By Ambar Warrick
Investing.com -- Oil prices fell slightly in early Asian trade on Tuesday after rallying in the prior session, as markets weighed the prospect of tighter near-term supply against growing political disruptions in parts of Europe.
Crude markets shot up on Monday after reports said that about 450,000 barrels per day, or 0.5% of global oil supply from Kurdistan was stopped after an arbitration case confirmed that Iraq’s consent was needed to ship the oil from Turkey. The move pointed to some disruptions in oil supplies over the near-term.
But on the other hand, major transport strikes in Germany and France pointed presented near-term headwinds to oil demand. This trend cut short an oil rally this week, and is likely to act as a weight on markets in the near-term.
Germany in particular saw public transport grind to a halt as increasing inflation saw calls for greater wages, in turn sparking walkouts by transport unions.
Brent oil futures fell 0.4% to $77.47 a barrel, while West Texas Intermediate crude futures fell 0.1% to $72.75 a barrel by 22:43 ET (02:43 GMT). Both contracts rallied between 4% and 5% on Monday.

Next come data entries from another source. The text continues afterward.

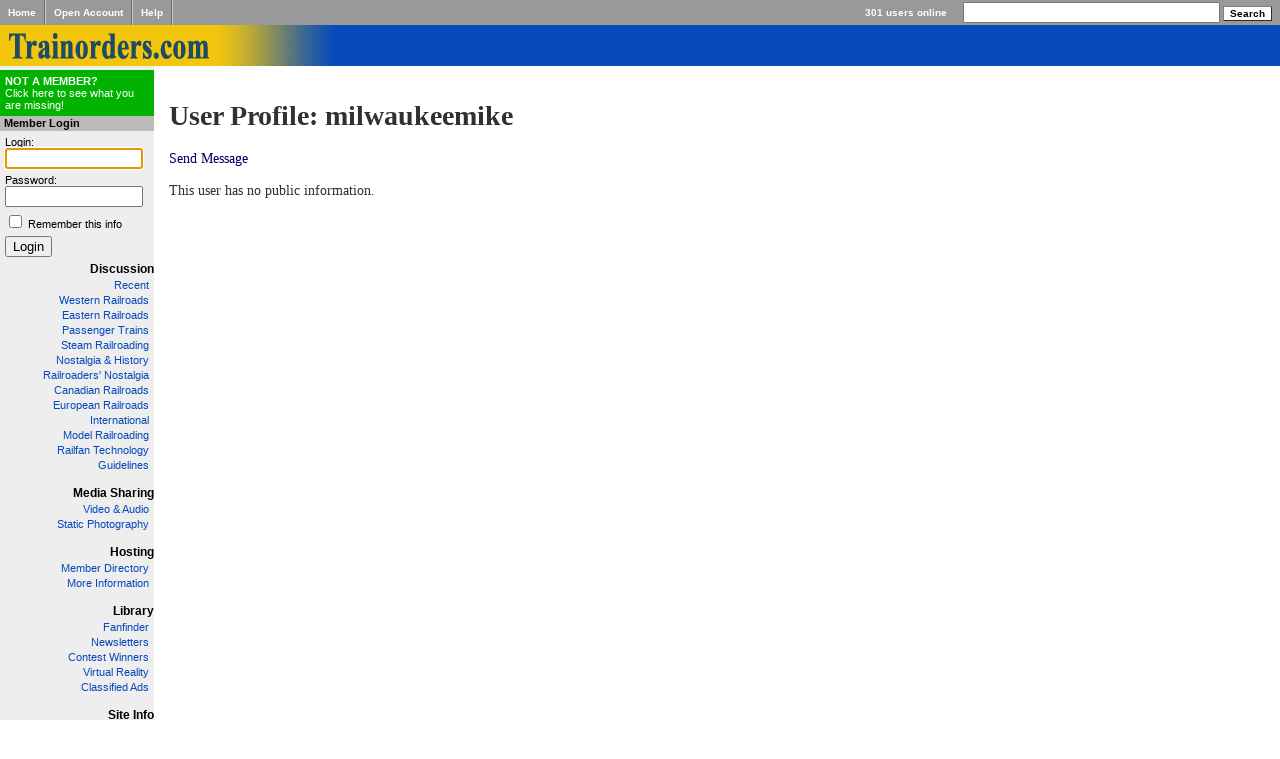

--- FILE ---
content_type: text/html; charset=UTF-8
request_url: https://www.trainorders.com/profile/user.php?user=milwaukeemike
body_size: 2287
content:
<?xml version="1.0" encoding="utf-8"?><!DOCTYPE html PUBLIC "-//W3C//DTD XHTML 1.0 Transitional//EN" "DTD/xhtml1-transitional.dtd">
<html>
<head>

<!-- Page Title -->
<title>Trainorders.com Railroad Center</title>
<!-- Page Description -->
<meta name="description" content="Trainorders.com Railroad Center - Railroad videos, discussion, images, news, webcams" />
<META name="verify-v1" content="mXJwBEg8pPZjx4ICpawDPk4FceLsjYsIvDlobj0crio=" />
<!-- Page Keywords -->
<!-- Page Stylesheets -->
<!-- reversed load order so local stylesheets can override trainorders.css -tk -->
<link rel="stylesheet" type="text/css" media="screen, projection, print" href="/styles/trainorders.css"  />
<link rel="stylesheet" type="text/css" media="screen, projection, print" href="/styles/front-page.css" />
<!-- Page Javascript -->
<!-- Page RSS Feeds -->
<!-- Page Extra Headers -->
<link rel="shortcut icon" href="/favicon.ico" type="image/x-icon">
<link rel="dns-prefetch" href="//cdn.trainorders.com">
<link rel="preconnect" href="//trainorders.com">
<link rel="preconnect" href="//cdn.trainorders.com" crossorigin>

<meta http-equiv="X-UA-Compatible" content="IE=EmulateIE9" />

<script type="text/javascript">var _gaq = _gaq || [];_gaq.push(['_setAccount', 'UA-616602-3']);_gaq.push(['_trackPageview']);(function() {var ga = document.createElement('script'); ga.type = 'text/javascript'; ga.async = true;ga.src = ('https:' == document.location.protocol ? 'https://ssl' : 'http://www') + '.google-analytics.com/ga.js';var s = document.getElementsByTagName('script')[0]; s.parentNode.insertBefore(ga, s);})();</script></head>
<body>
<!-- This is the new server.-->
<table cellpadding="0" cellspacing="0" border="0" id="top-nav">
    <tr>
        <td class="right-border"><a href="/">Home</a></td>
        <td class="left-border right-border"><a href="https://www.trainorders.com/secure/register/index.php">Open&nbsp;Account</a></td>
        <td class="left-border right-border"><a href="/help">Help</a></td>
        <td class="left-border" id="users-online">301 users online</td>
        <td nowrap="nowrap" id="search">
            <form action="/discussion/search.php" name="search_form" id="search-form" method="get">
                <input type="hidden" name="forum_id" value="0" />
                <input type="hidden" name="match_forum" value="ALL" />
                <input type="hidden" name="match_type" value="ALL" />
                <input type="hidden" name="match_dates" value="30" />
                <input align="bottom" type="text" name="search" value="" size="30" />
                <input align="bottom" type="submit" id="search-button" value="Search" />
            </form>
        </td>
    </tr>
</table>

<div id="logo"><a href="/"><img src="/images/top-logo.gif" border="0" alt="Trainorders.com" /></a></div>



<table cellpadding="0" cellspacing="0" border="0" id="main" width="100%">
    <tr>
        <td id="sidebar" valign="top">

        
        <div id="join-box">
            <!-- wiegand -->
            <!-- <a href="https://www.trainorders.com/secure/register/index.php"><strong>NOT A MEMBER?</strong><br /> -->
            <a href="https://www.trainorders.com/secure/register/index.php"><strong>NOT A MEMBER?</strong><br />
            Click here to see what you are missing!</a>
        </div>

        <div class="header">Member Login</div>
        <!-- wiegand -->
        <!-- <form id="login-form" name="login_form" action="http://https://www.trainorders.com/secure/login/" method="post"> -->
        <form id="login-form" name="login_form" action="https://www.trainorders.com/secure/login/" method="post">
            Login:
            <input type="text" name="login" id="login"  size="13" />
            Password:
            <input type="password" name="password" id="password" size="13" />
            <input type="checkbox" name="remember" id="remember" value="1" /> <label for="remember">Remember this info</label>
            <input type="submit" id="login-submit" value="Login" />
        </form>
        <script>document.getElementById("login").focus();</script>
        

        <h4><a href="/discussion/">Discussion</a></h4>
        <ul>
        <li><a href="/discussion/addon.php?0,module=recent_messages">Recent</a></li>

            <li><a href="/discussion/list.php?1">Western Railroads</a></li>
            <li><a href="/discussion/list.php?2">Eastern Railroads</a></li>
            <li><a href="/discussion/list.php?4">Passenger Trains</a></li>
            <li><a href="/discussion/list.php?10">Steam Railroading</a></li>
            <li><a href="/discussion/list.php?11">Nostalgia &amp; History</a></li>
            <li><a href="/discussion/list.php?18">Railroaders' Nostalgia</a></li>

            <li><a href="/discussion/list.php?15">Canadian Railroads</a></li>
            <li><a href="/discussion/list.php?17">European Railroads</a></li>
            <li><a href="/discussion/list.php?6">International</a></li>

            <li><a href="/discussion/list.php?3">Model Railroading</a></li>
            <li><a href="/discussion/list.php?9">Railfan Technology</a></li>

            <li><a href="/discussion/guidelines.php">Guidelines</a></li>
        </ul>

        <h4><a href="/video">Media Sharing</a></h4>
        <ul>
            <li><a href="/train-videos/">Video &amp; Audio</a></li>
            <li><a href="/images2/index.php">Static Photography</a></li>
        </ul>

        <h4> <a href="/hosting/">Hosting</a></h4>
        <ul>
            <li><a href="/members/">Member Directory</a></li>
            <li><a href="/hosting/">More Information</a></li>
        </ul>

        <h4> <a href="/library/">Library</a></h4>
        <ul>
            <li><a href="/find/">Fanfinder</a></li>
            <li><a href="/newsletters/">Newsletters</a></li>
            <li><a href="/contest/">Contest Winners</a></li>
            <li><a href="/library/vr/">Virtual Reality</a></li>
            <li><a href="/classifieds/">Classified Ads</a></li>
        </ul>


        <h4> <a href="/">Site Info</a></h4>
        <ul>
            <li><a href="/about/">About us</a></li>
            <li><a href="/contact/">Contact us</a></li>
            <li><a href="/secure/gift">Give Gift Membership</a></li>
            <li><a href="/privacy/">Privacy Policy</a></li>
        </ul>


        </td>

        <td id="content" valign="top">


        <!-- end header -->



<h1>User Profile: milwaukeemike</h1>

<a href="/discussion/pm.php?0,page=send,to_id=40723">Send Message</a><br /><br />

    This user has no public information.

<!-- start footer -->


</td>
</tr>
</table>
<div align="center" id="timing">
Page created in 0.0153 seconds</div>
<!--        <script src="http://www.google-analytics.com/urchin.js" type="text/javascript">
 </script>
 <script type="text/javascript">
  _uacct = "UA-616602-1";
     urchinTracker();
     </script>
    -->

</body>
</html>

Easing concerns of a banking crisis, following a government-brokered takeover of Silicon Valley Bank by peer First Citizens BancShares (NASDAQ:FCNCA) helped improve sentiment, as did a slew of assurances from regulators that the banking sector was stable.
A lack of bad news on U.S. banks over the past week helped bring concerns over a banking crisis to rest.
Weakness in the dollar also benefited oil prices this week, as weakening safe haven demand and expectations of a less-hawkish Federal Reserve dented the greenback. A weaker dollar supports crude demand by making oil cheaper for international buyers.
Still, oil prices were down nearly 10% so far this year, having sunk to 15-month lows earlier in March as markets feared that slowing economic growth will dent crude demand this year.
While a recovery in China is expected to push up crude consumption, initial economic readings from the country have painted a weak picture of crude demand. The country’s oil imports sank in the first two months of the year.
Crude markets are awaiting key Chinese business activity data due on Friday for more economic cues on the world’s largest oil importer. The country saw a sharp rebound in activity after the lifting of anti-COVID restrictions earlier this year.
But this has yet to translate into higher crude demand.